### RECORDS TO PROCESS
··········

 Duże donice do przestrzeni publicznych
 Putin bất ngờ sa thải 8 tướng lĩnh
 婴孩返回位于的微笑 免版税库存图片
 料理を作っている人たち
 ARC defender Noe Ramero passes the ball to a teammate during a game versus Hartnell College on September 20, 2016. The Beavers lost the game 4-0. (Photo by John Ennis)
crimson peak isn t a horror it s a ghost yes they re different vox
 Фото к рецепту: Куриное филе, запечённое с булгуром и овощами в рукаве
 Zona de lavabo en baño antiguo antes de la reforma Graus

··········

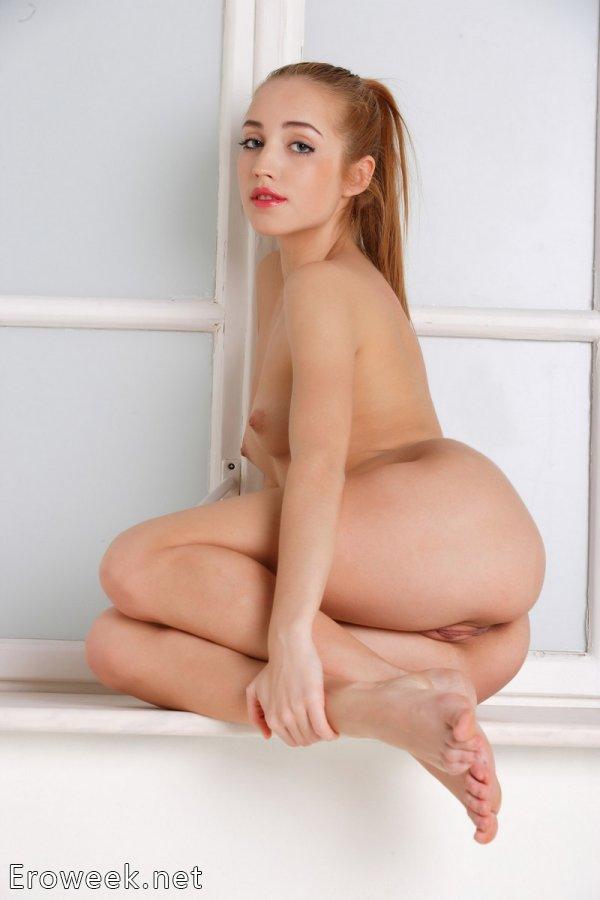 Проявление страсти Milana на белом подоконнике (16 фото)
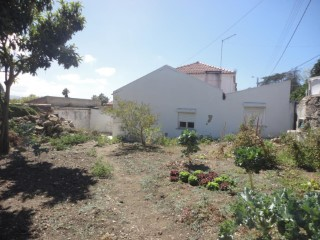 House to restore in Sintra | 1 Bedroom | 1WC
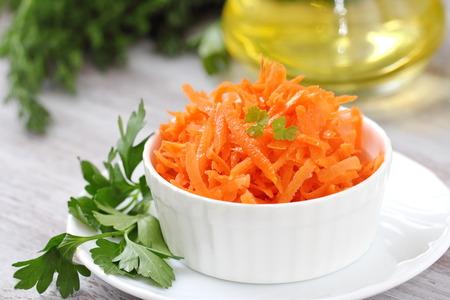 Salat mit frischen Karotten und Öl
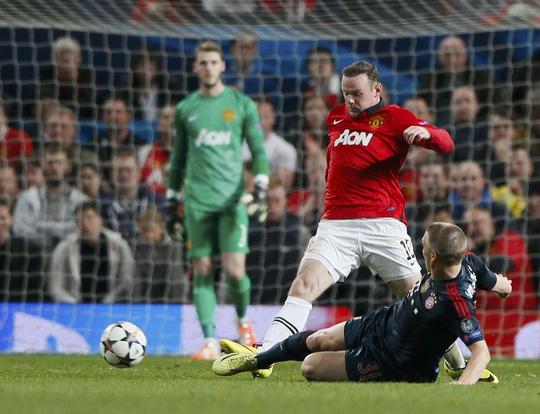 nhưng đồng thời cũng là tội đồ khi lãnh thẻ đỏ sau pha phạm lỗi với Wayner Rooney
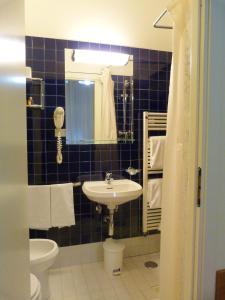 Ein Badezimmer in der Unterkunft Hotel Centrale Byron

··········

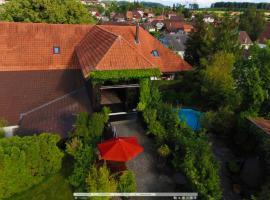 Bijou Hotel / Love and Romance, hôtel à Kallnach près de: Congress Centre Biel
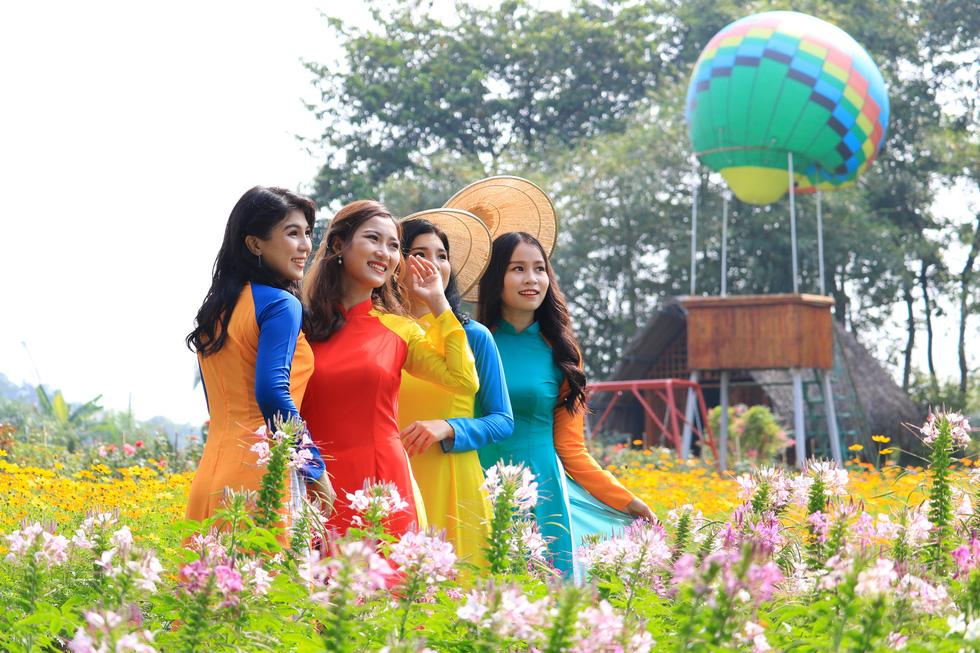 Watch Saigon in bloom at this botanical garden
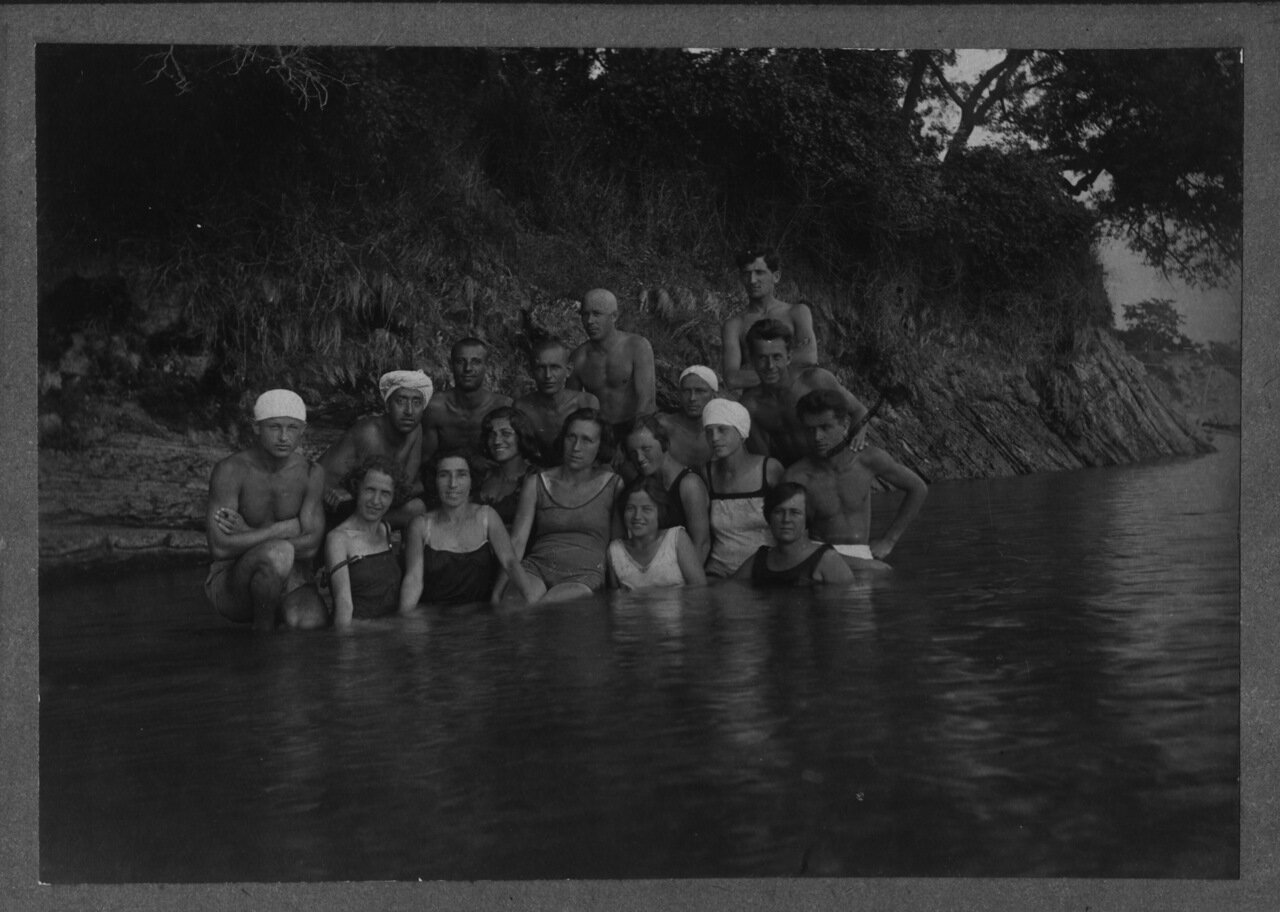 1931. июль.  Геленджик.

··········

### ACTIVITY
Find where the line with "Salat mit frischen Karotten und Öl" sits in the material above and where the line with "Ein Badezimmer in" sits. Set down exactly the lines from the first to the second, both included and nothing else, without pictures.

### ANSWER TO THIS EXERCISE
 Salat mit frischen Karotten und Öl
 nhưng đồng thời cũng là tội đồ khi lãnh thẻ đỏ sau pha phạm lỗi với Wayner Rooney
 Ein Badezimmer in der Unterkunft Hotel Centrale Byron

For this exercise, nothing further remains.